Ich habe inzwischen einige neue Erkenntnisse gewonnen… Dinge, die ich vorher zwar schon wusste, doch mir nie 100%ig klar waren.

Ich durfte die starke soziale Ungleichheit kennenlernen. Wochentags arbeite ich mit Kindern zusammen, die geschlagen werden, mit vierzehn Jahren schwanger sind oder von ihrem Lehrer vergewaltigt werden. Der danach nicht einmal bestraft wird, da er den Richter bezahlt… Und am Wochenende fuhr ich oft mit der sozialen Oberschicht an die Strände im Süden, wo die Partys am coolsten sind, jeder ein Haus 20m vom Strand entfernt besitzt und die Bediensteten die Zimmer putzen und Essen kochen.

Besonders jedoch die Geschichten der Venezolaner haben mich tief schockiert.
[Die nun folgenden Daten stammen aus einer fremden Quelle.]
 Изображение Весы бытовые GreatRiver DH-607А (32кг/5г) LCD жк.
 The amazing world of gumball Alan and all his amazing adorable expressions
Auch das hört man immer… anders ist es jedoch, wenn eine Person des Vertrauens dir von seinem Leben erzählt und dir der Mund offen stehen bleibt.

In Deutschland wissen wir gar nicht, wie gut es uns eigentlich geht. Natürlich, das sagt man immer so, aber versteht es gar nicht richtig.

Die meisten von uns wachsen behütet auf, gehen in den Kindergarten, in die Grund- und dann auf die weiterführende Schule, was vollkommen selbstverständlich ist.

Wir beschweren uns, wenn wir uns mit unseren Eltern streiten, weil sie uns eine Partyreise nach Spanien nicht erlauben, können aber immer nach Holland, Österreich, Italien etc reisen, brauchen dafür nicht einmal einen Reisepass…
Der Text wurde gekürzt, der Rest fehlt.